##Introduction In this vignette, we give a brief introduction to the denoiSeq package for differential expression analysis of RNA-Seq and similar data. The statistical details of the methods used can be found in the associated publication.
The denoiSeq package is based on a model for PCR sequencing developed by Ndifon et al. (2012). The model generates, in a bottom-up manner, a probability distribution for the final copy number of a gene, which is in the form of a superposition of the negative binomial and the binomial distributions. Throughout this text, the word gene is used synonymously with any genomic attribute such as exons, transcripts, peptide sequences, etc. The derived distribution has three main parameters, i.e N, p and f, which represent the initial gene amount before amplification, the amplification efficiency and the dilution rate, respectively. We then use Bayesian inference to estimate the model parameters. Uniform priors are chosen for parameters p and f and a non informative prior is chosen for N.
The package only performs a two group comparison and assumes that the user has the data in the form of an m by n matrix of integers that contains counts from both groups. We prefer that the matrix have atleast the rownames but this is not necessary. Each i, j element of this matrix corresponds to counts for gene i in sample j, whereby j has been derived from one of the two experimental groups (conditions), i.e A and B. For an m by n matrix, inference aims at estimating the three sets of parameters, i.e p, f and Ni’s (2m in total because we are considering 2 conditions with the same m genes in each). In the analysis, the counts from different experimental samples are first normalised using estimated size factors (Anders and Huber 2010) in order to make them comparable. We then perform differential analysis to determine if there is a signal of a significant difference between the counts for each gene (the same row) in the two conditions. For this kind of analysis, the primary parameters of interest are NiA and NiB, for each gene i.

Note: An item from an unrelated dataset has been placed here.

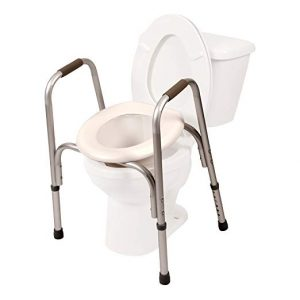 best toilet riser with arms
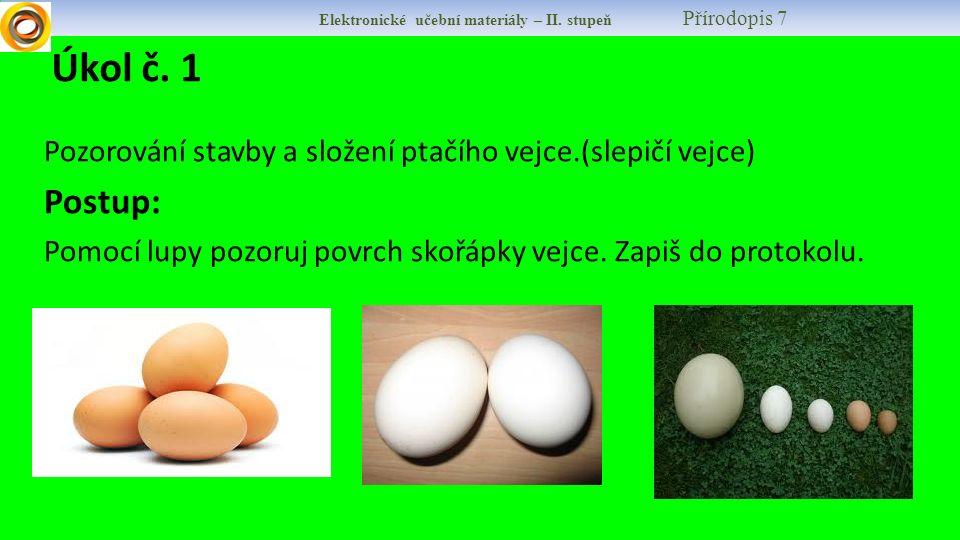 Elektronické učební materiály – II. stupeň Přírodopis 7 Pozorování stavby a složení ptačího vejce.(slepičí vejce) Postup: Pomocí lupy pozoruj povrch s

##Preparation We begin the analysis by creating a readsData object to
handle the count data. This object has six slots namely; counts,
geneNames, replicates, initValues, stepSize and output. The first four
slots are specified before the analysis and the latter (output) is used
to store the results of the Bayesian inference and is set by the
results
function. Briefly, the counts
slot
contains the matrix of counts; geneNames
contains the names
of the genes; replicates
contains a list of two elements
(A and B), each of which is a vector of
indices for the columns that belong to each respective condition;
initValues
contains the initial values; and
stepSize
contains the step sizes for sampling all
parameters to be estimated.
Before we can create the readsData object, we first load the package.
library(denoiSeq)
This package is distributed with two datasets, i.e ERCC and simdat.

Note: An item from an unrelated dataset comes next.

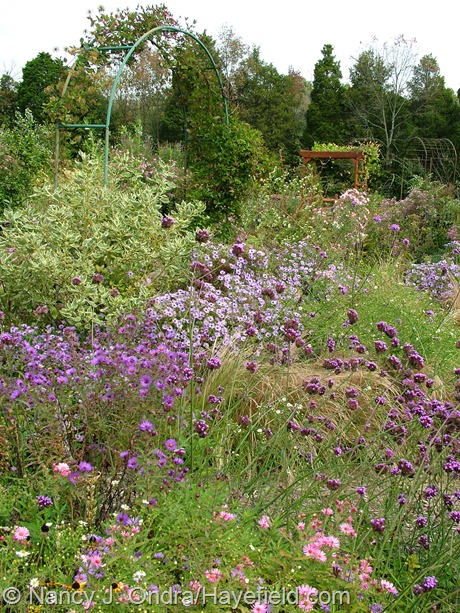 Clematis arch with Cornus sericea 'Silver and Gold', Symphyotrichum, and Verbena bonariensis at Hayefield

The ERCC dataset contains RNA-seq data of biological replicates
characterized during the ENCODE project (Djebali
et al. 2012) and simdat contains simulated data. In this first
example, we will use the simdat dataset. This dataset contains 750 genes
with 5 experimental samples for each condition, summarised as a 750 by
10 integer matrix. The first 428 genes are not differentially expressed
between the two conditions whereas the last 322 genes are. The genes
counts were generated in accordance to the probability distribution
derived by Ndifon et al. (2012). We can
examine the counts of the first and last 6 genes of this dataset using
the head
and tail
commands in R
respectively.
head(simdat)
tail(simdat)
Because Bayesian inference is computationally intensive, users are advised to perform pre-filtering before creating the readsData object, in order to save time. An example would be
simdat <- simdat[ rowSums(simdat) > 0, ],
to eliminate the non-expressed genes. This also helps to increase the computational efficiency of the analysis.
From the output of head()
above, we notice that the
simdat count matrix has no gene names and so we have to explicitly
specify the geneNames slot. We begin by creating gene names below:
genenames <- paste("gene_", 1:750, sep = "_").

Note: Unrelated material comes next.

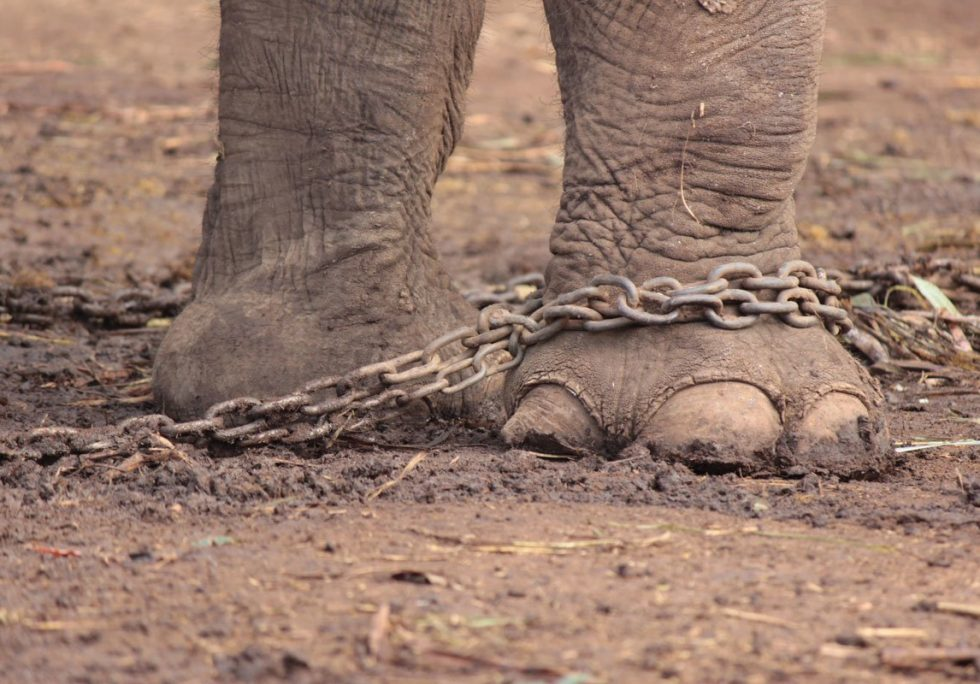 Maia's chained feet (before rescue)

We then create a readsData object:
RD <- new("readsData", counts = simdat, geneNames = genenames)
With the exception of output, all the other remaining slots are set
to default values. See the class documentation for more details using
?readsData
. In the event that the object has already been
formed, the default values can be altered using the class methods
setReplicates
, setInitValues
and
setStepSizes
respectively.
##Bayesian inference Once the readsData is in place, we implement
Bayesian inference by calling the denoiseq
function,
specifying the number of steps to be used for posterior sampling, and a
smaller number steps to be used for step size tuning.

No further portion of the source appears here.